StrXur: How has technology changed the AEC industry?
Hyatt: This is a very exciting time for the AEC industry. Technology seems to be changing on a daily basis. Many of our students are very excited about these changes and look forward to being part of the solution as they will help companies integrate this technology. I firmly believe that technology will look very different in just a few short years. This is an exciting time, but it will also place stress on many companies that are not prepared to effectively incorporate these technologies. Most AEC companies are risk averse with little (or no) budget for research and development. This means that they have to wait until technologies are proven in the industry.
StrXur: What do you think is the biggest challenge future AEC professionals will face?
Hyatt: I believe that the biggest challenges for future AEC professionals will be related to labor shortages and an increased focus on making sure that technologies truly add value to projects. This will mean that an AEC professional will need to know how to evaluate as well as implement technologies. It will also place more pressure on professionals to effectively leverage technology to do the work in areas with the most labor shortages. The companies that are able to address these needs in the most efficient manner will be best positioned for increased opportunities and revenues. Data science and data analytics will provide AEC professionals with the insights necessary to identify and address these needs. Managing data and information will be the biggest challenge, but provide the biggest opportunity for the AEC industry in the coming years.
StrXur: How do you use Bluebeam Revu in the classroom?
Hyatt: We use Revu in the classroom in several different ways. The first way is by teaching basic quantity takeoff functionality in our sophomore-level course titled Construction Documents. This course ultimately requires students to learn how to perform various quantity takeoffs and about various types of construction specifications. This is a very important class in our curriculum as it provides a venue for us to begin discussing how technology is used within the construction industry. Most of our upper level courses also use Revu in some form. These courses include construction estimating, construction scheduling and construction project controls. We do our best to ensure that students not only learn the basic functions of Revu but also more advanced functions as well.
StrXur: What has some of the feedback from students been after you’ve taught them Revu?
Hyatt: Many students are excited that they get to be introduced to Revu early in our curriculum. Most of them will utilize Revu in their projects during internships and after they leave our program. Therefore, introducing it early in their studies is essential.

### Work order
List every course that the interview on technology in the AEC industry names as using Revu.

### Data section

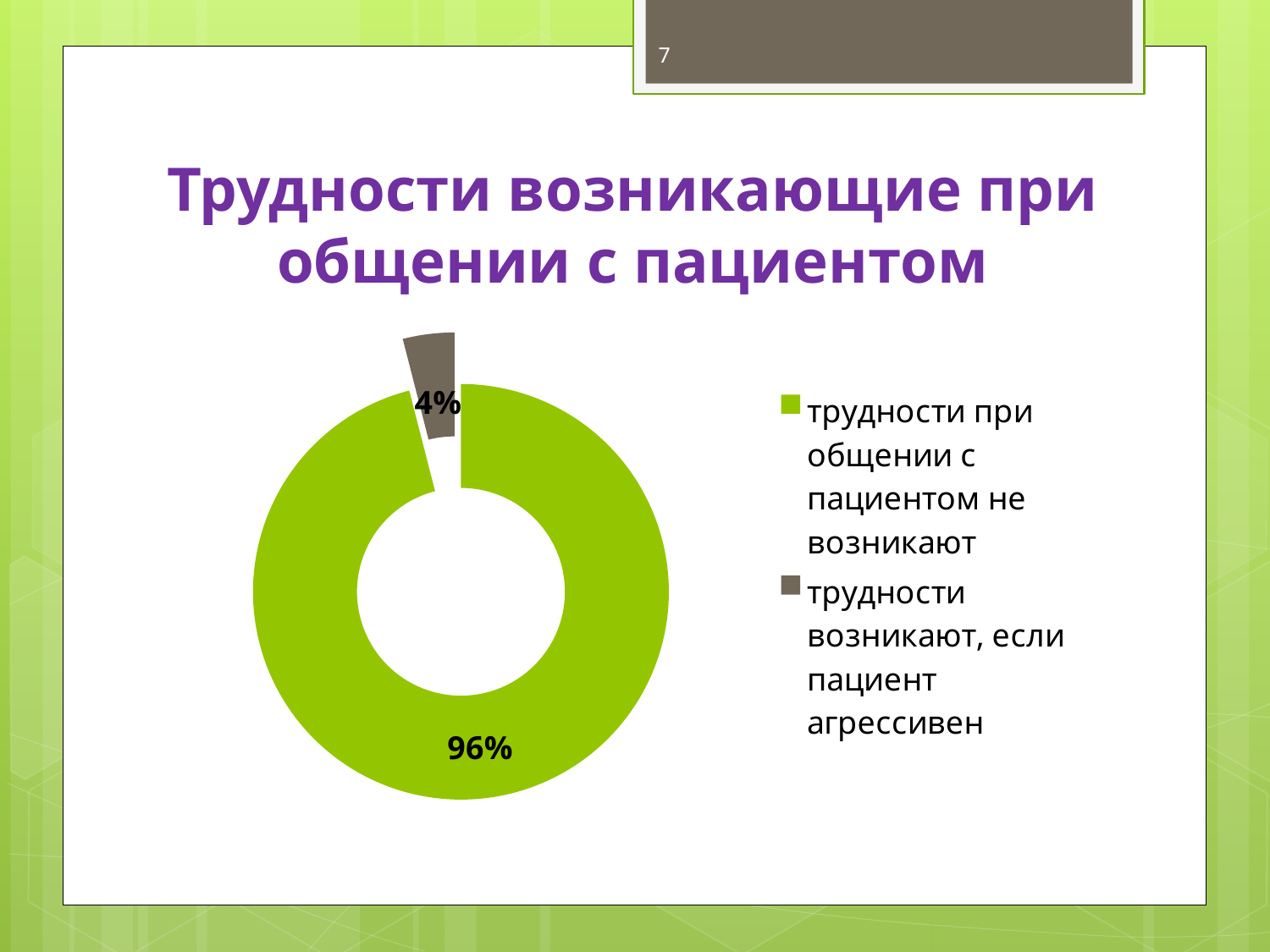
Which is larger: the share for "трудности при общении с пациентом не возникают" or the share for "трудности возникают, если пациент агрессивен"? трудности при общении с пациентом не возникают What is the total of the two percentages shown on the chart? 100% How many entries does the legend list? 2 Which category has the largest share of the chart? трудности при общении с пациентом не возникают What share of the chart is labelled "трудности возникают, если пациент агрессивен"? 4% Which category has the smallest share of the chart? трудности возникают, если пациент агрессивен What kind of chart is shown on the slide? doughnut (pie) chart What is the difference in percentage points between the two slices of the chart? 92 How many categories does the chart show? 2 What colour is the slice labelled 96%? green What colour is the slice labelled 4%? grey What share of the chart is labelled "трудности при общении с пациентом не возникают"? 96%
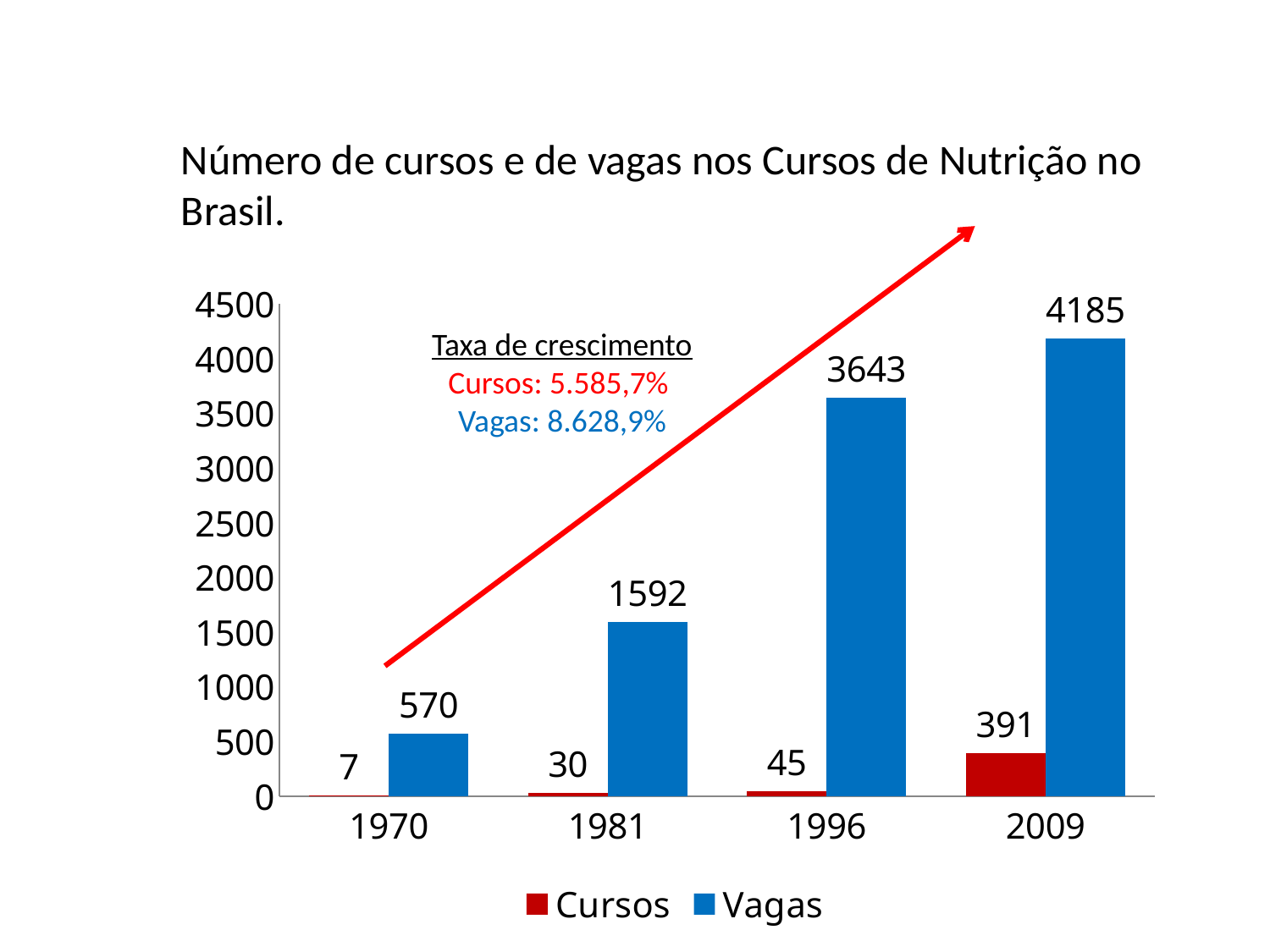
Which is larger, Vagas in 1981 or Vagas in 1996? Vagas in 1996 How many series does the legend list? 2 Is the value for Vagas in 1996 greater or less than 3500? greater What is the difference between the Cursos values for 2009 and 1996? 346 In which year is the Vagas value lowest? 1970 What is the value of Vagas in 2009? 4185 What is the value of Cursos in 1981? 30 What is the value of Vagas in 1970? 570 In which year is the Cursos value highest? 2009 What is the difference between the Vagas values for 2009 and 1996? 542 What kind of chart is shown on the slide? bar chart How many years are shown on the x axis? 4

### Response to this exercise
Construction Documents, construction estimating, construction scheduling, construction project controls